2017-11-28 09:28:06 +01:00
Sebastian Lackner
5a56810603 fusefrontend: Use the Symlinkat syscall for longname handling 2017-11-28 09:28:06 +01:00
Sebastian Lackner
295c4c2b85 fusefrontend: Set owner after symlink creation in PlaintextNames mode
This is already done in regular mode, but was missing when PlaintextNames mode
is enabled. As a result, symlinks created by non-root users were still owned
by root afterwards.

Fixes https://github.com/rfjakob/gocryptfs/issues/176
2017-11-28 09:28:06 +01:00
Sebastian Lackner
3f68b0c09a fusefrontend: Handle PlaintextNames mode in Mknod
In PlaintextNames mode the "gocryptfs.longname." prefix does not have any
special meaning. We should not attempt to read the directory IV or to
create special .name files.

Partially fixes https://github.com/rfjakob/gocryptfs/issues/174
2017-11-28 09:28:06 +01:00
Sebastian Lackner
8c5069c637 syscallcompat: Fix Fchownat syscall wrapper on darwin
* Acquire the lock before reading the current directory
* Fix a file descriptor leak
2017-11-28 09:28:06 +01:00
Jakob Unterwurzacher
72b975867a fusefronted: allow_other: close race between mknod and chown
If the user manages to replace the directory with
a symlink at just the right time, we could be tricked
into chown'ing the wrong file.

This change fixes the race by using fchownat, which
unfortunately is not available on darwin, hence a compat
wrapper is added.

Scenario, as described by @slackner at
https://github.com/rfjakob/gocryptfs/issues/177 :

1. Create a forward mount point with `plaintextnames` enabled
2. Mount as root user with `allow_other`
3. For testing purposes create a file `/tmp/file_owned_by_root`
   which is owned by the root user
4. As a regular user run inside of the GoCryptFS mount:

```
mkdir tempdir
mknod tempdir/file_owned_by_root p &
mv tempdir tempdir2
ln -s /tmp tempdir
```

When the steps are done fast enough and in the right order
(run in a loop!), the device file will be created in
`tempdir`, but the `lchown` will be executed by following
the symlink. As a result, the ownership of the file located
at `/tmp/file_owned_by_root` will be changed.
2017-11-27 21:04:45 +01:00
Jakob Unterwurzacher
1bb47b6796 reverse: reject too-long symlink target reads with ENAMETOOLONG
If the symlink target gets too long due to base64 encoding, we should
return ENAMETOOLONG instead of having the kernel reject the data and
returning an I/O error to the user.

Fixes https://github.com/rfjakob/gocryptfs/issues/167
2017-11-26 21:37:12 +01:00
Sebastian Lackner
90687215a4 fusefrontend_reverse: Do not mix up cache information for different directories
Fixes https://github.com/rfjakob/gocryptfs/issues/168

Steps to reproduce the problem:

* Create a regular reverse mount point
* Create files with the same very long name in multiple directories - so far
  everything works as expected, and it will appear with a different name each
  time, for example, gocryptfs.longname.A in directory A and
  gocryptfs.longname.B in directory B
* Try to access a path with A/gocryptfs.longname.B or B/gocryptfs.longname.A -
  this should fail, but it actually works.
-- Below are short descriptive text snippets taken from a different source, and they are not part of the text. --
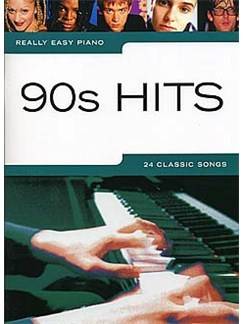 Really Easy Piano: 90s Hits Books | Voice, Piano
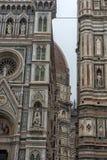 Katedra Santa Maria Del Fiore i Baptistery St JohnBa Fotografia Royalty Free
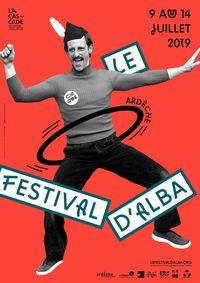 Le Festival d'Alba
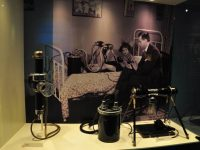 philips_museum009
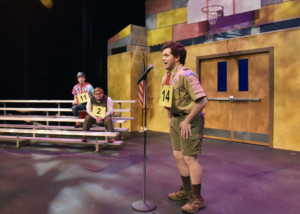 WCSU Theatre Arts Department To Present THE 25TH ANNUAL PUTNAM COUNTY SPELLING BEE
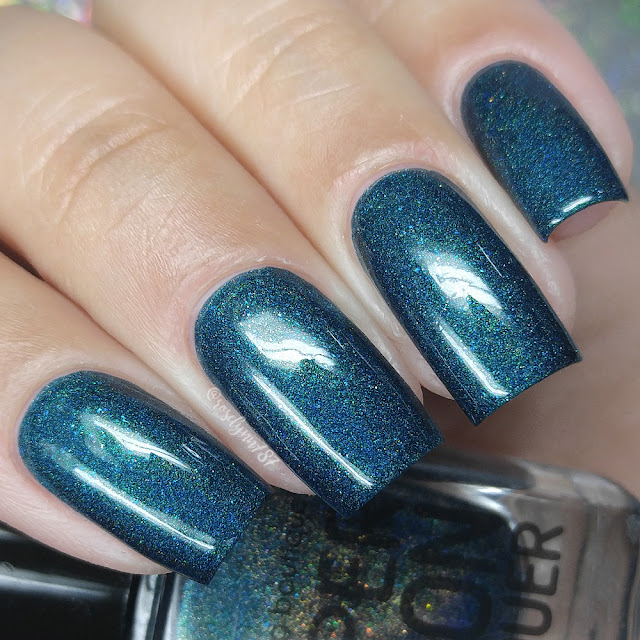 Supermoon Lacquer - I Want You Back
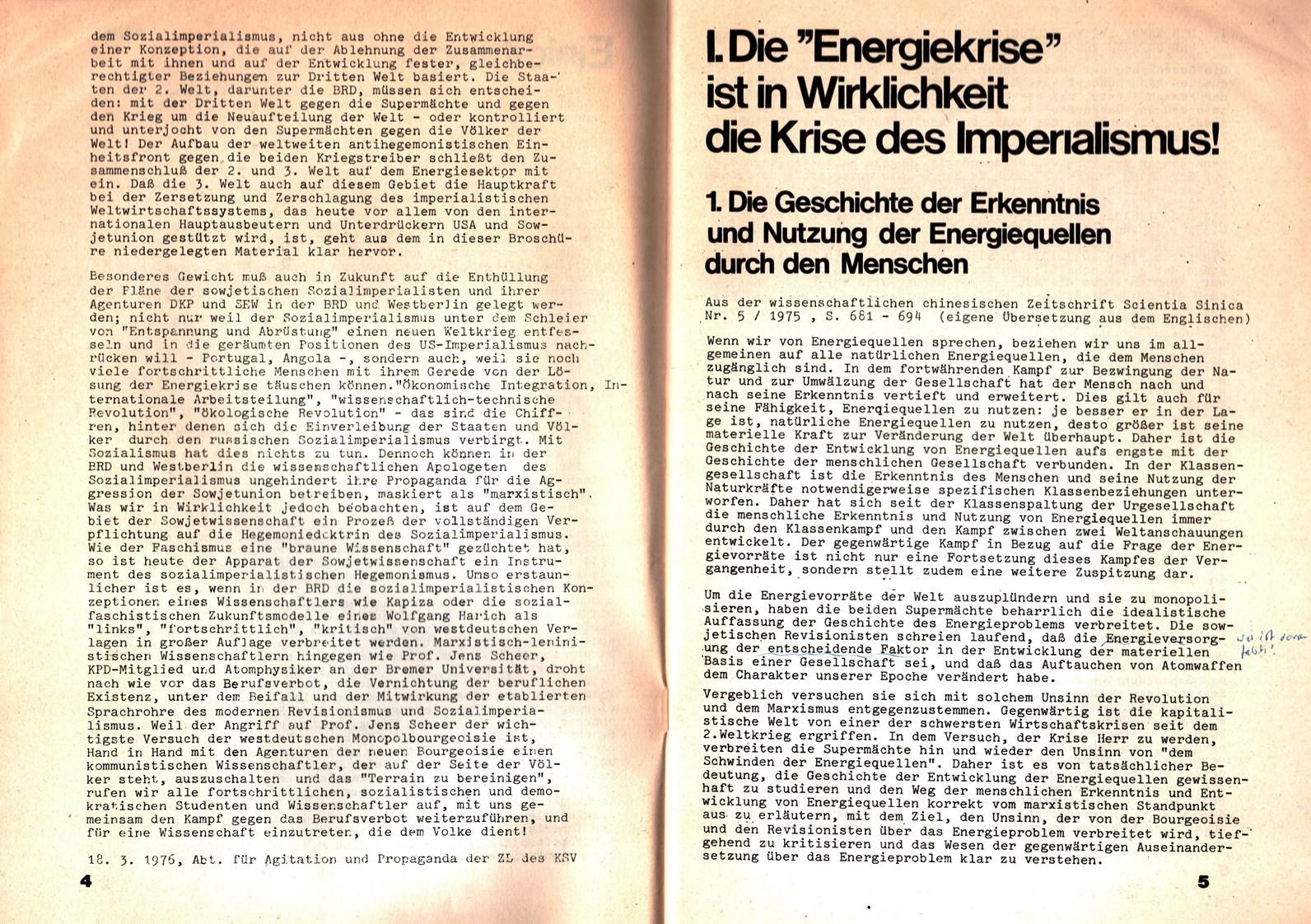 KSV_1976_Atomenergie_im_Kapitalismus_004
The problem is that the longname cache only uses the path as key and not the
dir or divIV. Assume an attacker can directly interact with a reverse mount and
knows the relation longname path -> unencoded path in one directory, it allows
to test if the same unencoded filename appears in any other directory.
2017-11-25 16:20:48 +01:00
Sebastian Lackner
95870e841e fusefrontend: Skip gocryptfs.diriv handling when directory was deleted successfully
Fixes https://github.com/rfjakob/gocryptfs/issues/171

Steps to reproduce:

* Create a regular forward mount point
* Create a new directory in the mount point
* Manually delete the gocryptfs.diriv file from the corresponding ciphertext
  directory
* Attempt to delete the directory with 'rmdir <dirname>'

Although the code explicitly checks for empty directories, it will still attempt
to move the non-existent gocryptfs.diriv file and fails with:

    rmdir: failed to remove '<dirname>': No such file or directory
2017-11-25 16:20:00 +01:00
Sebastian Lackner
9f56b33e0c fusefrontend: Fix longname handling for renames with existing target
Fixes https://github.com/rfjakob/gocryptfs/issues/170

Steps to reproduce the problem:

* Create a regular forward mount point
* Create a file with a shortname and one with a long filename
* Try to run 'mv <shortname> <longname>'

This should actually work and replace the existing file, but instead it
fails with:

    mv: cannot move '<shortname>' to '<longname>': File exists

The problem is the creation of the .name file. If the target already exists
we can safely ignore the EEXIST error and just keep the existing .name file.
2017-11-25 16:19:09 +01:00
Sebastian Lackner
d257bb34c1 tests: Add test for access to encrypted version of '.' and '..'
To show that https://github.com/rfjakob/gocryptfs/issues/163 has been fixed.
2017-11-23 08:48:00 +01:00
Sebastian Lackner
f80f19f589 fusefrontend_reverse: Add a missing Close() call 2017-11-22 23:42:49 +01:00
Sebastian Lackner
c547673529 nametransform: Return error if decrypted name is '.' or '..' 2017-11-22 23:42:08 +01:00
Sebastian Lackner
f3c777d5ea main: Add '-devrandom' commandline option
Allows to use /dev/random for generating the master key instead of the
default Go implementation. When the kernel random generator has been
properly initialized both are considered equally secure, however:

* Versions of Go prior to 1.9 just fall back to /dev/urandom if the
  getrandom() syscall would be blocking (Go Bug #19274)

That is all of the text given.